I think mdadm+LVM+LUKS+XFS is far worse experience for you. Currently ZFS CLI is one of the best in the class for features.

neilpanchal · on Oct 4, 2022

Right, what was not clear to me was that raid configuration and snapshots are also part of the file system. Usually, that's done through hardware cards or software raid where the configuration sits not on the file system (?) (Intel VROC, vSAN, etc), at least that was my wrong conceptual model. I used to make multiple copies of the USB stick of FreeNAS 8 back in the day because I didn't want the USB drive to fail and not knowing how to recover the zpool. Messing around with the file system directly cleared up everything.

viraptor · on Oct 4, 2022

That's more common for Linux storage. Whether you're using zfs, btrfs, or lvm, all the configuration required to read it is stored in the header somewhere rather than in a detached configuration.

vetinari · on Oct 4, 2022

It has to be stored out of the band, otherwise you would have chicken-and-egg problem: what's the shape of the array, when the info is in a file stored inside the array?

viraptor · on Oct 4, 2022

It's not stored in a file inside the array of course, but there are two types of out of band: next to the data, or completely disconnected. For example you only need to mount a single btrfs partition - in the header it already contains the information about other copies and will mount the whole raid setup as necessary. It doesn't matter if you move the drives somewhere else to a new system - mount one of them and it works.

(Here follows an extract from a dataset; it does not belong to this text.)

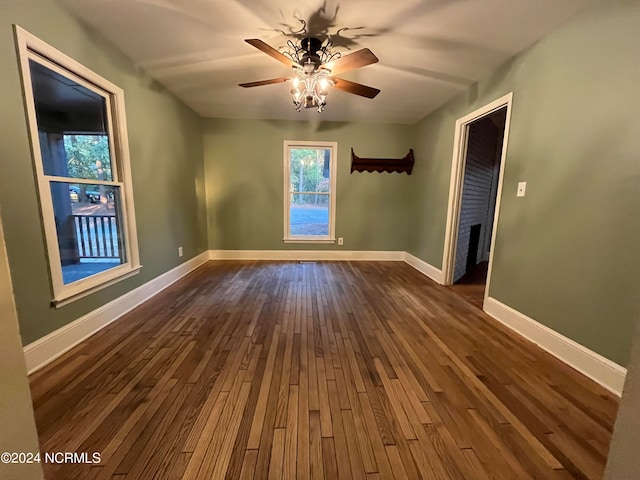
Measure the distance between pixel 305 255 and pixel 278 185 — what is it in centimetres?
136

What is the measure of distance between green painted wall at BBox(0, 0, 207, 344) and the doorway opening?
12.0 feet

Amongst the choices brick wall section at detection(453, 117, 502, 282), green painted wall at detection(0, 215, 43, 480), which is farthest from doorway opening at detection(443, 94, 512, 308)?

On the other hand, if you move drives from a hardware raid and put in new drives, some (all?) controllers will read the raid config from memory and offer to build the same raid on the new drives. That's completely-out-of-band. Depending on the controller, even changing the order the disks are plugged in can give you weird results.

phpisthebest · on Oct 4, 2022

>no need for FreeNAS or any of that stuf

I would encourage anyone that does not have an system admin background to use FreeNAS(truenas now) or something

Their are default security and maintenance things (like periodic scrubs of the pool) that these nas operating systems set up by default

barrkel · on Oct 4, 2022

ZoL on Ubuntu adds a cronjob for zfs scrub; shipped in xenial (16.04).

jiveturkey · on Oct 4, 2022

> standalone and not dependent on the host OS.

??

The OS needs to implement zfs, like any other filesystem/host combination. Any filesystem can be "moved" to another host simply by attaching the drives, assuming you have hardware level compat and filesystem level compat.

OK the exception is when you have host-based hardware level encryption (ie, key in TPM or other security chip). In that case, zfs and otherwise, you can't just move the drives.

yjftsjthsd-h · on Oct 4, 2022

Oh, it's better than that! If you're crazy enough, you can even multiboot multiple OSs on the same pool:) You do need to ensure that the pool features are sufficiently compatible between ZFS drivers (ex. you can't create a fully-featured pool with OpenZFS 2.1.6 on Linux and import it on OpenIndiana, last I checked), but it does work, empirically;)

neilpanchal · on Oct 4, 2022

A friend of mine suggested this and I didn't like the idea of putting the OS on there especially that it is a virtual machine. There are a couple of things that made this setup nice though: PCIe bifurcation (4x4x4x4) lanes straight to the CPU and PCIe passthrough in ESXi. From what I read that ZFS needs direct access to the underlying hardware. So, I just treat the OS as totally disposable and not worth backing up. I can spin up a VM in less than 2 mins if something were to happen to it.

chasil · on Oct 4, 2022

SmartOS is literally disposable - it runs off a flash drive. Have you considered it for your use case?

bombcar · on Oct 4, 2022

My NAS is a zfs-root Gentoo system. I went with it because I couldn’t beat freenas and friends into doing what I wanted.